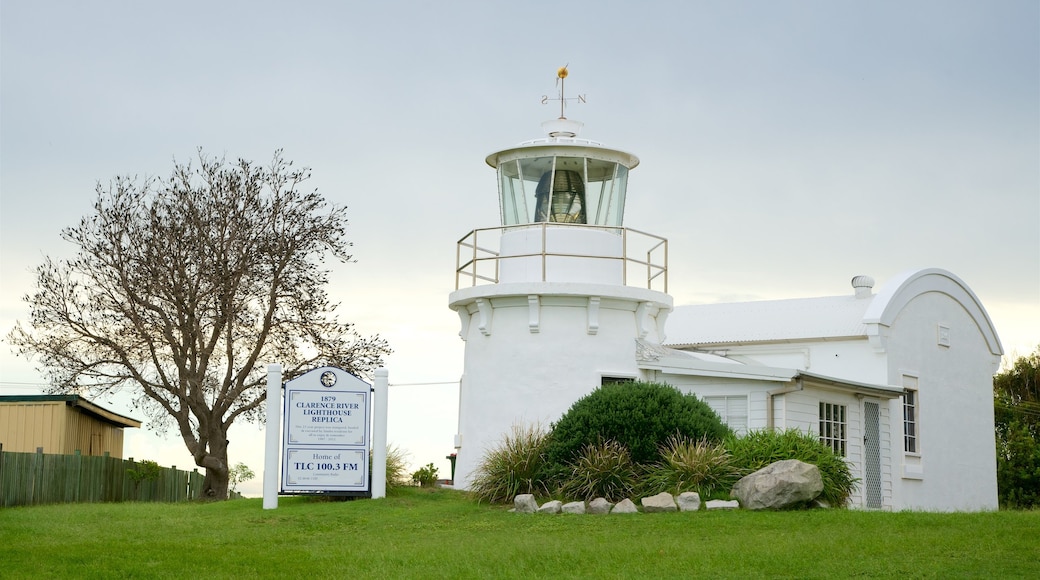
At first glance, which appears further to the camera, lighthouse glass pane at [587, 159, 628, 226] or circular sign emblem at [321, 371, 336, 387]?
lighthouse glass pane at [587, 159, 628, 226]

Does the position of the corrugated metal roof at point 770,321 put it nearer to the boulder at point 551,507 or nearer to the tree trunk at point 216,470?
the boulder at point 551,507

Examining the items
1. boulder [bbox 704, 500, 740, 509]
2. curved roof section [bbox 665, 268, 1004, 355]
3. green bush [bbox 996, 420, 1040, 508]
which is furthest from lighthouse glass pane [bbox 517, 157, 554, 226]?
green bush [bbox 996, 420, 1040, 508]

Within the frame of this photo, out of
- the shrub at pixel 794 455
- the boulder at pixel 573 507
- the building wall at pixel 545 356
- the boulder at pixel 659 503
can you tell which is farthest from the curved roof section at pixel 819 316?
the boulder at pixel 573 507

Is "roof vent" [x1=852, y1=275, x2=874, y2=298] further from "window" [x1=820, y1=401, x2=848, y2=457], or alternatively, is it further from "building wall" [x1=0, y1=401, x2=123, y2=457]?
"building wall" [x1=0, y1=401, x2=123, y2=457]

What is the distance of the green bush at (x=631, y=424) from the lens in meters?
20.9

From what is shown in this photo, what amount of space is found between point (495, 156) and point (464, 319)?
338cm

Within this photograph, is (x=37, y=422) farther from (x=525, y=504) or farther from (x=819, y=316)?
(x=819, y=316)

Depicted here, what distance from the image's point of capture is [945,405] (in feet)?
94.7

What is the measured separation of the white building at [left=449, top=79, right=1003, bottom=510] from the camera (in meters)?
23.6

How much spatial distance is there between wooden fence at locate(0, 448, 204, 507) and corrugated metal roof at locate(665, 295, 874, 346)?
1339cm

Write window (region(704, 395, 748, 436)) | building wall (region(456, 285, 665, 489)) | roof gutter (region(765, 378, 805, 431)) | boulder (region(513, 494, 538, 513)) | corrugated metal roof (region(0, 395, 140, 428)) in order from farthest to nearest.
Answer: corrugated metal roof (region(0, 395, 140, 428))
building wall (region(456, 285, 665, 489))
window (region(704, 395, 748, 436))
roof gutter (region(765, 378, 805, 431))
boulder (region(513, 494, 538, 513))

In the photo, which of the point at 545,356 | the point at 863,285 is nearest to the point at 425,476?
-------
_INSTRUCTIONS TO FOLLOW_:
Reproduce all of the data above, replacing "tree trunk" with "pine trunk" and leaving everything else unchanged. Omit the pictures from your answer.

_RESPONSE_:
At first glance, which appears further to the camera, lighthouse glass pane at [587, 159, 628, 226] or circular sign emblem at [321, 371, 336, 387]?
lighthouse glass pane at [587, 159, 628, 226]

Does the position of the corrugated metal roof at point 770,321 put it nearer to the boulder at point 551,507 or nearer to the pine trunk at point 216,470?
the boulder at point 551,507

Examining the items
1. boulder [bbox 704, 500, 740, 509]
2. curved roof section [bbox 665, 268, 1004, 355]
3. green bush [bbox 996, 420, 1040, 508]
which is furthest from lighthouse glass pane [bbox 517, 157, 554, 226]?
green bush [bbox 996, 420, 1040, 508]

Within the frame of this photo, out of
- the shrub at pixel 794 455
- the boulder at pixel 573 507
- the building wall at pixel 545 356
- the boulder at pixel 659 503
can you tell which is farthest from the curved roof section at pixel 819 316?
the boulder at pixel 573 507

Is "roof vent" [x1=852, y1=275, x2=874, y2=298] further from "window" [x1=820, y1=401, x2=848, y2=457], or alternatively, is it further from "building wall" [x1=0, y1=401, x2=123, y2=457]?
"building wall" [x1=0, y1=401, x2=123, y2=457]

What is the distance of the green bush at (x=631, y=424) from the lens in meters?
20.9

From what is shown in this photo, what amount of space is found between point (495, 156) and point (464, 319)?
338cm

Within this photograph, is (x=37, y=422) farther from (x=525, y=504) or farther from (x=819, y=316)?
(x=819, y=316)

Depicted here, what distance from the image's point of capture is [945,405] (in feet)?
94.7

What is the measured separation of the white building at [left=449, top=79, right=1003, bottom=510] from the camera (in meters)?
23.6

How much spatial distance is there between wooden fence at locate(0, 448, 204, 507) and corrugated metal roof at locate(665, 295, 874, 346)?
1339cm

Write window (region(704, 395, 748, 436)) | building wall (region(456, 285, 665, 489)) | roof gutter (region(765, 378, 805, 431)) | boulder (region(513, 494, 538, 513)) | corrugated metal roof (region(0, 395, 140, 428)) in order from farthest to nearest.
Answer: corrugated metal roof (region(0, 395, 140, 428))
building wall (region(456, 285, 665, 489))
window (region(704, 395, 748, 436))
roof gutter (region(765, 378, 805, 431))
boulder (region(513, 494, 538, 513))

In the photo, which of the point at 545,356 | the point at 863,285 is nearest to the point at 425,476?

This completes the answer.